Phytocannabinomics: Untargeted metabolomics as a tool for cannabis chemovar differentiation
Cannabis sativa is traditionally classified according to five chemotypes based on the concentration of the main phytocannabinoids tetrahydrocannabinol (THC), cannabidiol (CBD), and cannabigerol (CBG). However, cannabis chemovars and varieties very often present similar concentrations of such phytocannabinoids but different chemical profiles, which is unavoidably translated into different pharmacological effects when used for therapeutic purposes. For this reason, a more refined approach is needed for chemovar distinction, which is described in this study and named phytocannabinomics. The classification was achieved by a comprehensive characterization of the phytocannabinoid composition, by liquid chromatography coupled to high-resolution mass spectrometry untargeted metabolomics for the detection of over a hundred phytocannabinoids, and data analysis by chemometrics for chemovars differentiation. The method was developed on fifty cannabis varieties, grown under the same conditions, and was validated to discriminate between the standard chemotypes by partial least squares discriminant analysis. Then, the method was extended to consider the entire chemical variety of the cannabis accessions, by an unsupervised approach based on the principal component analysis.

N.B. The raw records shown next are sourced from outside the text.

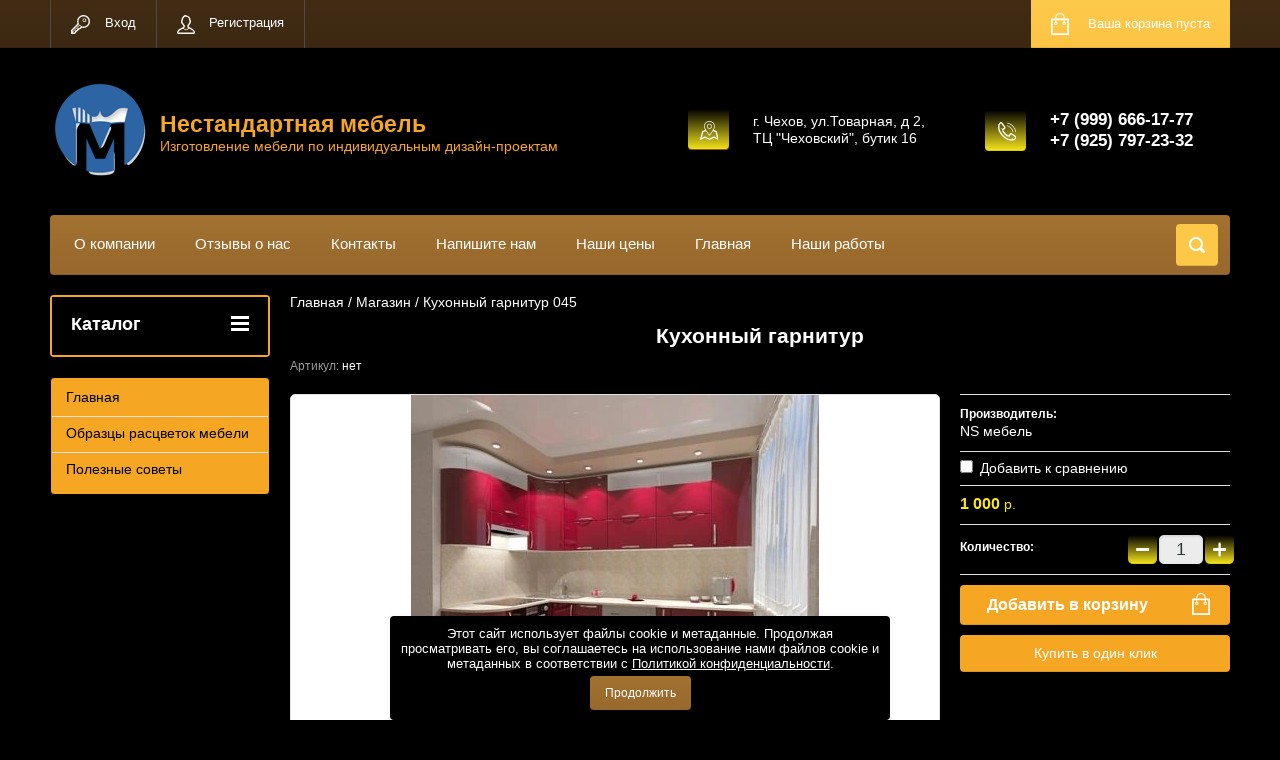

--- FILE ---
content_type: text/css
request_url: https://nestandart1.com/t/v878/images/stylesseo.css
body_size: 1485
content:
@charset "utf-8";
/* CSS Document */

.seo_wrap{
    width: 100%;
    font-size: 15px;
}


.seo_title{
    border-bottom: 1px solid rgba(246, 243, 20, 0.47);
    padding: 0px 0px 5px 0px;
    margin: 25px 0px;
    color: #f6f314;
    font-size: 22px;
    text-align: center;
    text-shadow: 0 2px 0 #411f08;
}
.seo_title1 {
    border-bottom: 1px solid rgba(246, 243, 20, 0.47);
    padding: 0px 0px 5px 0px;
    margin: 25px 0px;
    color: #f6f314;
    font-size: 22px;
    text-shadow: 0 2px 0 #411f08;
}

.seo_ul_wrap {
  border: 0px solid #fff;
  margin: 25px 0px;
}

.seo_ul {

}

.seo_ul li {
  font: normal 15px 'exo_2regular', Arial, Helvetica, sans-serif;
  width: 100%;
  margin: 0px 0px;
  list-style: none;
  padding: 0px 0px 0px 0px;
  text-align: left;
}


.seo_img_wrap{
	width: 100%;
}

.seo_img_wrap img {
	margin: 0px 0 0 12px;
	border: 1px solid #6b1111;
}
.seo_phone{
    padding: 5px 0px 5px 0px;
    margin: 10px auto 18px;
    background-color: #fff;
    color: rgba(254, 254, 254, 0.87);
    width: 51%;
    text-align: center;
    background: url(telephone.png ) 0 8px/42px no-repeat;
    font-size: 17pt;
}

.seo_buttom_wrap {
    width: 65%;
    margin: 0px auto 0px;
}
.seo_buttom {
    padding: 8px;
    background: #ecded1;
    position: relative;
    text-align: center;
    text-decoration: none;
    border-radius: 0 12px 0px 0px;
    font-size: 18px;
    margin-left: 46px;
    color: #6b1111;
}
.seo_buttom:hover {
    color: #6b1111;
    background: #FF971E;
}
.seo_buttom_wrap1 {
    width: 58%;
    margin: 0px auto 0px;
}

table.seotable { width: 100%; border-collapse:collapse; margin: 0 auto; text-align: left;}
table.seotable  tr {background:none;}
table.seotable  td {padding: 5px 10px 5px 10px; border: 1px solid #444; text-align: center; vertical-align: bottom; font-size: 13px;}
table.seotable th {font-size: 13px; text-align: center; vertical-align: middle; border: 1px solid #444; color: #222; padding: 5px 5px 5px 5px;}

table.e_seo_table_block {
    margin: 0 auto;
    border-collapse:collapse;
    width: 100%;
    text-align: center;
}

table.e_seo_table_block  td {padding: 3px;  text-align: center; width: 33%;}

.e_seo_table_block img {
    border: 2px solid #623212;
    border-radius: 5px;
	height: 130px;
    width: 175px;
}
a.e_bk {
    border: 1px solid #6b1111;
    padding: 5px;
    color: #6b1111;
    text-decoration: none;
    display: block;
    margin: -12px 12px 20px 12px;
    font-size: 19px;
    text-align: center;
    font-family: Arial, Helvetica, sans-serif;
    border-radius: 5px;
    background: #E8E0DB;
}
a.e_bk:hover {
    color: #EDEDED;
    background: #FF971E;
}
.seo_zag { 
    text-align: center;
    color: rgba(246, 243, 20, 0.77);
    font-weight: bold;
    font-size: 20px;
}
.seo_zag1 {
    text-align: center;
    color: rgba(246, 243, 20, 0.77);
    font-size: 18px;
}
.seo_li li {
    width: 100%;
    list-style: none;
    padding: 3px 0px 5px 25px;
    text-align: left;
    background: url(square.png ) 0 4px/17px no-repeat;
    margin: 3px -22px;
    font-style: italic;
}
.seo_knopka {
    padding: 6px;
    background: #ecded1;
    position: relative;
    text-align: center;
    border-radius: 0 12px 0px 0px;
    font-size: 17px;
    color: #6b1111;
    display: inline-block;
    width: 158px;
    margin: 7px 9px 3px 2px;
}
.seo_knopka:hover {
	color: #FCFCFC;
    background: #FF971E;
}
a.seo_a {
    color: #6b1111;
    text-decoration: none;	
}
a.seo_a:hover {	
	color: #FCFCFC;
    background: #FF971E;
}
.seo_p {
    font-size: 24px;
    border-bottom: 1px solid rgba(246, 243, 20, 0.47);
    padding: 0px 0px 5px 0px;
    margin: 22px 0px -6px 0px;
    color: #f6f314;
    text-shadow: 0 2px 0 #411f08;
    text-align: center;
}
.seo_p1 {
	margin: 0px;
}
nav.side_nav { background:url(mm-topver1.png) 1px 0 no-repeat;}
.kat { background:url(bbg-fold.png) 1px 0 repeat-y;}








table.images-logo tr {
    display: inline-block;
    margin: 0 5px 10px;
    padding: 2px;
    border: 1px solid #ff9413;
}

table.images-logo {
    width: 100%;
    text-align: center;
    margin: 20px 0;
}

table.images-logo img {
    max-width: 112px;
}

table.columns tr {
    display: flex;
    flex: 1 0 25%;
    flex-direction: column;
    margin: 0 7px 20px;
}

table.columns tbody {
    display: flex;
    flex-wrap: wrap;
}

table.columns tr td {
    text-align: center;
}

table.columns tr td:nth-child(2) {
    font-weight: bold;
    padding: 20px 10px;
    background: #98562c;
    color: #fff;
    display: flex;
    align-items: center;
    justify-content: center;
}

table.columns tr td:nth-child(1) {
    padding: 20px 0;
}

table.columns tr td:nth-child(3) {
    text-align: center;
}

table.columns tr td:nth-child(3) {
    padding: 10px 10px;
    font-weight: normal;
    line-height: 22px;
    font-size: 13px;
}

table.columns tr td:nth-child(1) img {
    max-width: 90px;
    height: auto;
}

--- FILE ---
content_type: text/javascript
request_url: https://counter.megagroup.ru/b436c26043177b5bca9c67a03b53824a.js?r=&s=1280*720*24&u=https%3A%2F%2Fnestandart1.com%2Finternet-magazin-2%2Fproduct%2Fkukhonnyy-garnitur-136&t=%D0%9A%D1%83%D1%85%D0%BE%D0%BD%D0%BD%D1%8B%D0%B9%20%D0%B3%D0%B0%D1%80%D0%BD%D0%B8%D1%82%D1%83%D1%80&fv=0,0&en=1&rld=0&fr=0&callback=_sntnl1768941660931&1768941660931
body_size: 84
content:
//:1
_sntnl1768941660931({date:"Tue, 20 Jan 2026 20:41:01 GMT", res:"1"})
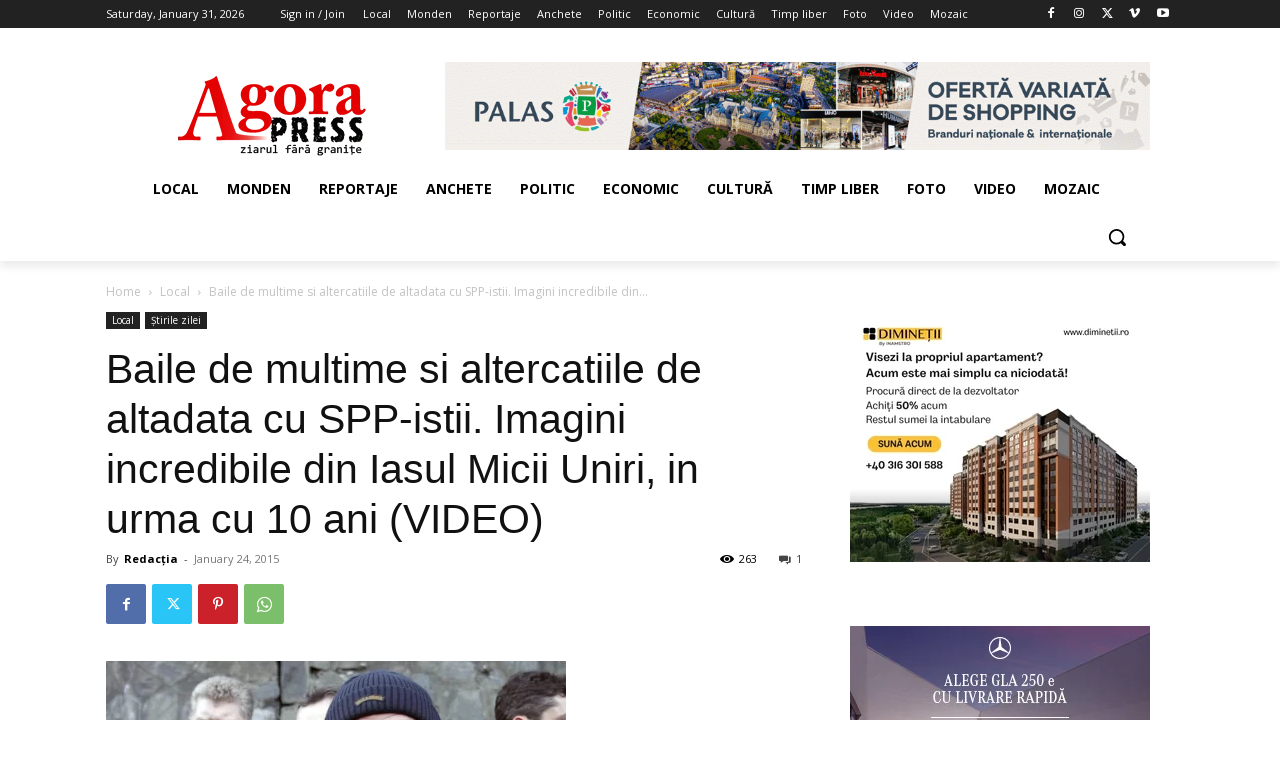

--- FILE ---
content_type: text/css
request_url: https://www.zodiacool.ro/jsb/zodiacool.css
body_size: -132
content:
.zodii-4 { width:100%; margin-bottom:20px; background-color:#ffffff; }
.zodii-4 .z-container { /*margin: auto;*/ max-width: 324px!important; }
.zodii-4 .z-title { font-size:19px; font-weight: 600; color:#26247b; text-align: left; border-bottom:#efefef 1px solid; padding:0 0 5px 0; margin:0 0 10px 0; }
.zodii-4 .z-title a, .zodii-4 .z-title a:hover { font-size:21px; color:#26247b; text-decoration: none; }
.zodii-4 .z-item { width:25%!important;  float:left!important; text-align:center!important; margin-bottom:10px!important; padding: 6px 0px!important; font-size:13px!important; line-height: 1.3!important; }
.zodii-4 .z-item img {  width:70%!important; padding-bottom: 0px!important; margin-bottom: 10px !important;  }
.zodii-4 .z-item a {font-size: 15px!important;color: #b254a1!important;text-decoration: none!important;display: block!important;}
.zodii-4 .z-item a span {font-size: .7rem!important;color: #b254a1!important;text-decoration: none!important;display: block!important;}
.zodii-4 .hz-source { margin-top:10px!important; font-weight: bold!important; font-size:17px!important; color:#CB29A2 !important;}
.zodii-4 .hz-source a { font-weight: bold!important; text-decoration: underline!important; font-size:17px!important; color:#CB29A2 !important; }
.zodii-4 .clrfix{ clear:both; }

--- FILE ---
content_type: application/javascript
request_url: https://www.zodiacool.ro/widget-horoscop-european.js
body_size: 103
content:
zXssMagic.clientInfo("");
zXssMagic.serverResponse('<div class="zodii-4"><div class="z-title"><a href="https://www.zodiacool.ro/horoscop/horoscop-zilnic" target="_blank" title="Horoscop azi, 31 January">Horoscop azi, 31 January</a></div><div class="z-container"><div class="z-item"><a href="https://www.zodiacool.ro/horoscop/horoscop-zilnic/berbec" title="Horoscop Berbec" target="_blank"><img src="https://www.zodiacool.ro/images/zodii5/berbec.png" alt="Horoscop Berbec" title="Horoscop Berbec"><br>Horoscop<br>Berbec</a></div><div class="z-item"><a href="https://www.zodiacool.ro/horoscop/horoscop-zilnic/taur" title="Horoscop Taur" target="_blank"><img src="https://www.zodiacool.ro/images/zodii5/taur.png" alt="Horoscop Taur" title="Horoscop Taur"><br>Horoscop<br>Taur</a></div><div class="z-item"><a href="https://www.zodiacool.ro/horoscop/horoscop-zilnic/gemeni" title="Horoscop Gemeni" target="_blank"><img src="https://www.zodiacool.ro/images/zodii5/gemeni.png" alt="Horoscop Gemeni" title="Horoscop Gemeni"><br>Horoscop<br>Gemeni</a></div><div class="z-item"><a href="https://www.zodiacool.ro/horoscop/horoscop-zilnic/rac" title="Horoscop Rac" target="_blank"><img src="https://www.zodiacool.ro/images/zodii5/rac.png" alt="Horoscop Rac" title="Horoscop Rac"><br>Horoscop<br>Rac</a></div><div class="z-item"><a href="https://www.zodiacool.ro/horoscop/horoscop-zilnic/leu" title="Horoscop Leu" target="_blank"><img src="https://www.zodiacool.ro/images/zodii5/leu.png" alt="Horoscop Leu" title="Horoscop Leu"><br>Horoscop<br>Leu</a></div><div class="z-item"><a href="https://www.zodiacool.ro/horoscop/horoscop-zilnic/fecioara" title="Horoscop Fecioara" target="_blank"><img src="https://www.zodiacool.ro/images/zodii5/fecioara.png" alt="Horoscop Fecioara" title="Horoscop Fecioara"><br>Horoscop<br>Fecioara</a></div><div class="z-item"><a href="https://www.zodiacool.ro/horoscop/horoscop-zilnic/balanta" title="Horoscop Balanta" target="_blank"><img src="https://www.zodiacool.ro/images/zodii5/balanta.png" alt="Horoscop Balanta" title="Horoscop Balanta"><br>Horoscop<br>Balanta</a></div><div class="z-item"><a href="https://www.zodiacool.ro/horoscop/horoscop-zilnic/scorpion" title="Horoscop Scorpion" target="_blank"><img src="https://www.zodiacool.ro/images/zodii5/scorpion.png" alt="Horoscop Scorpion" title="Horoscop Scorpion"><br>Horoscop<br>Scorpion</a></div><div class="z-item"><a href="https://www.zodiacool.ro/horoscop/horoscop-zilnic/sagetator" title="Horoscop Sagetator" target="_blank"><img src="https://www.zodiacool.ro/images/zodii5/sagetator.png" alt="Horoscop Sagetator" title="Horoscop Sagetator"><br>Horoscop<br>Sagetator</a></div><div class="z-item"><a href="https://www.zodiacool.ro/horoscop/horoscop-zilnic/capricorn" title="Horoscop Capricorn" target="_blank"><img src="https://www.zodiacool.ro/images/zodii5/capricorn.png" alt="Horoscop Capricorn" title="Horoscop Capricorn"><br>Horoscop<br>Capricorn</a></div><div class="z-item"><a href="https://www.zodiacool.ro/horoscop/horoscop-zilnic/varsator" title="Horoscop Varsator" target="_blank"><img src="https://www.zodiacool.ro/images/zodii5/varsator.png" alt="Horoscop Varsator" title="Horoscop Varsator"><br>Horoscop<br>Varsator</a></div><div class="z-item"><a href="https://www.zodiacool.ro/horoscop/horoscop-zilnic/pesti" title="Horoscop Pesti" target="_blank"><img src="https://www.zodiacool.ro/images/zodii5/pesti.png" alt="Horoscop Pesti" title="Horoscop Pesti"><br>Horoscop<br>Pesti</a></div><div class="clrfix"></div></div>  <div class="hz-source">Horoscop oferit de <a href="https://www.zodicacool.ro/horoscop/horoscop-zilnic" title="Zodiacool" target="_blank">zodiacool.ro</a></div>');

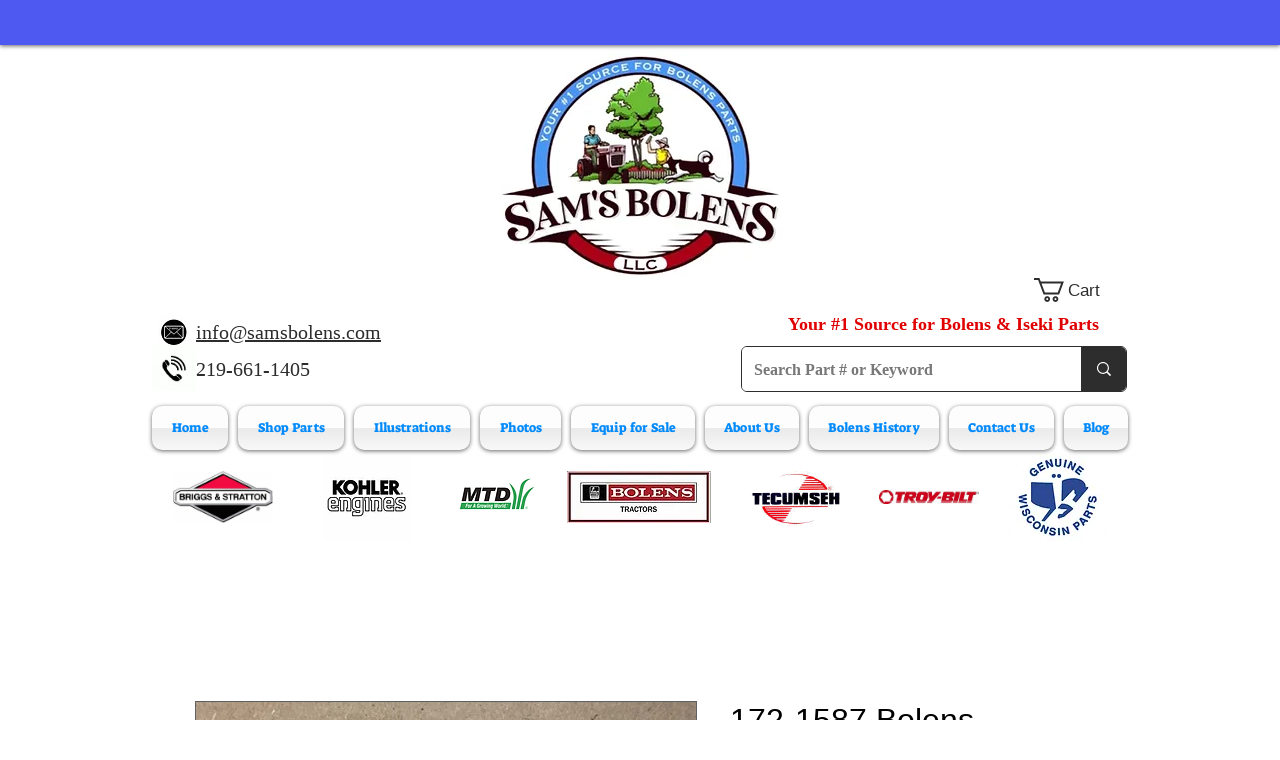

--- FILE ---
content_type: text/html; charset=utf-8
request_url: https://www.google.com/recaptcha/api2/aframe
body_size: 268
content:
<!DOCTYPE HTML><html><head><meta http-equiv="content-type" content="text/html; charset=UTF-8"></head><body><script nonce="xn--kTIAaF7q7OYXWISzoA">/** Anti-fraud and anti-abuse applications only. See google.com/recaptcha */ try{var clients={'sodar':'https://pagead2.googlesyndication.com/pagead/sodar?'};window.addEventListener("message",function(a){try{if(a.source===window.parent){var b=JSON.parse(a.data);var c=clients[b['id']];if(c){var d=document.createElement('img');d.src=c+b['params']+'&rc='+(localStorage.getItem("rc::a")?sessionStorage.getItem("rc::b"):"");window.document.body.appendChild(d);sessionStorage.setItem("rc::e",parseInt(sessionStorage.getItem("rc::e")||0)+1);localStorage.setItem("rc::h",'1768824993691');}}}catch(b){}});window.parent.postMessage("_grecaptcha_ready", "*");}catch(b){}</script></body></html>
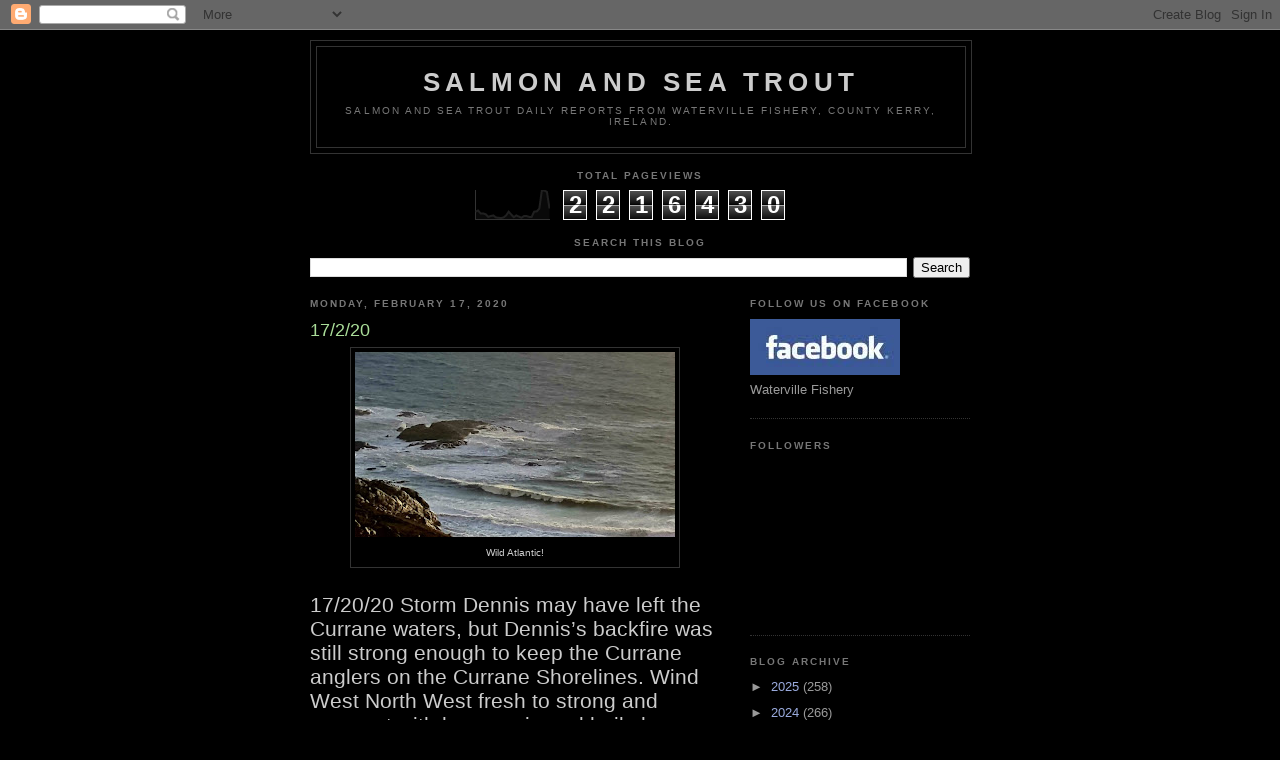

--- FILE ---
content_type: text/html; charset=UTF-8
request_url: https://wwwsalmonandseatroutphotos.blogspot.com/b/stats?style=BLACK_TRANSPARENT&timeRange=ALL_TIME&token=APq4FmDjA3ASKHdUM8pHF7OvL4QG8HFpxc-s_YjLfZMr8QRhvg46FEz8mW-GjySxz0yUNrQ4CaSRf90lo1rijqFLaPEGnI4S4Q
body_size: -20
content:
{"total":2216430,"sparklineOptions":{"backgroundColor":{"fillOpacity":0.1,"fill":"#000000"},"series":[{"areaOpacity":0.3,"color":"#202020"}]},"sparklineData":[[0,27],[1,31],[2,21],[3,21],[4,18],[5,9],[6,12],[7,14],[8,7],[9,6],[10,5],[11,7],[12,14],[13,27],[14,17],[15,8],[16,14],[17,10],[18,6],[19,12],[20,12],[21,9],[22,9],[23,27],[24,28],[25,37],[26,100],[27,100],[28,95],[29,38]],"nextTickMs":83720}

The latter approach clearly indicated several new subgroups within the traditional classifications, which arise from a unique composition of the minor phytocannabinoids. The existence of these subgroups, which were never described before, is of critical importance for evaluating the pharmacological effects of cannabis chemovars.
Keywords: Cannabis chemotypes; Chemometrics; High-resolution mass spectrometry; Metabolomics; Phytocannabinoids.